• [DOCUMENT TEXT]:
start

- Born: 1940 (age 85–86) Van, Turkey
- Occupation: Guard at Çavuştepe
- Known for: Knowledge of the Urartian language
- Awards: Troy Special Award

= Mehmet Kuşman =

Turkish guard and linguist (born 1940)

Mehmet Kuşman (born 1940) is a Turkish linguist and a retired guard at Çavuştepe, an ancient Urartian fortified site in eastern Turkey. He is one of only twelve people in the world who can read and write the Urartian language.

== Early life ==
Mehmet Kuşman was born in Van as the child of a farmer family. After finishing primary school, he worked as a farmer with his father until he went to the army. He is married and has eleven children.

end

• [GIVEN DATA]:

start

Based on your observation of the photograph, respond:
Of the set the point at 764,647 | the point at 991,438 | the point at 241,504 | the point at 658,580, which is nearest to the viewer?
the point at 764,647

end

• [STATED TASK 1]:
According to the Mehmet Kuşman biography, how many people in the world can read and write the Urartian language?
• [STATED TASK 2]:
Write out the part of the Mehmet Kuşman biography from "Mehmet Kuşman (born" to "has eleven children.", word for word.
• [STATED TASK 3]:
Pick up the biography of Mehmet Kuşman where it stops and keep writing.

• [EXERCISE ANSWER 1]:
Only twelve people in the world can read and write the Urartian language.

• [EXERCISE ANSWER 2]:
Mehmet Kuşman (born 1940) is a Turkish linguist and a retired guard at Çavuştepe, an ancient Urartian fortified site in eastern Turkey. He is one of only twelve people in the world who can read and write the Urartian language.

== Early life ==
Mehmet Kuşman was born in Van as the child of a farmer family. After finishing primary school, he worked as a farmer with his father until he went to the army. He is married and has eleven children.

• [EXERCISE ANSWER 3]:
==Career==
After completing his military service, Kuşman started to work as a guard in the Çavuştepe Castle built by the Urartians between 764 and 735 BC, located along a road near Van leading to Hakkari. Despite being a primary school graduate, he started to learn the Urartian script from the people who came to the region for excavation work and the books they gave. He travelled to many cities of Iran, Armenia, Syria and Turkey to learn Urartian and learned the Urartian script in three years. He has been invited to symposiums in Ankara several times by the Ministry of Culture and Tourism of the Republic of Turkey. Mehmet Kuşman was invited to the United States by the Governor of the State of California. Although he was offered a 14-year visa in exchange for one year of Urartian education, this offer was rejected by Mehmet Kuşman's family. Mehmet Kuşman retired from Çavuştepe Castle, but continues to be active there at the invitation of the Ministry of Culture and Tourism of the Republic of Turkey. As part of his duty, Mehmet Kuşman guides the tourists who come to the castle and translates Urartian inscriptions for them.

Urartian Chechen claim

İlber Ortaylı claimed in one of his seminars that the Urartians were Chechens. Ortaylı mentioned Mehmet Kușman in a part of the book he wrote and claimed that the Urartians had nothing to do with the Armenians, contrary to what is known. Mehmet Kuşman's learning of the Urartian language led to the emergence of the claim that the Urartian language is related to Chechen.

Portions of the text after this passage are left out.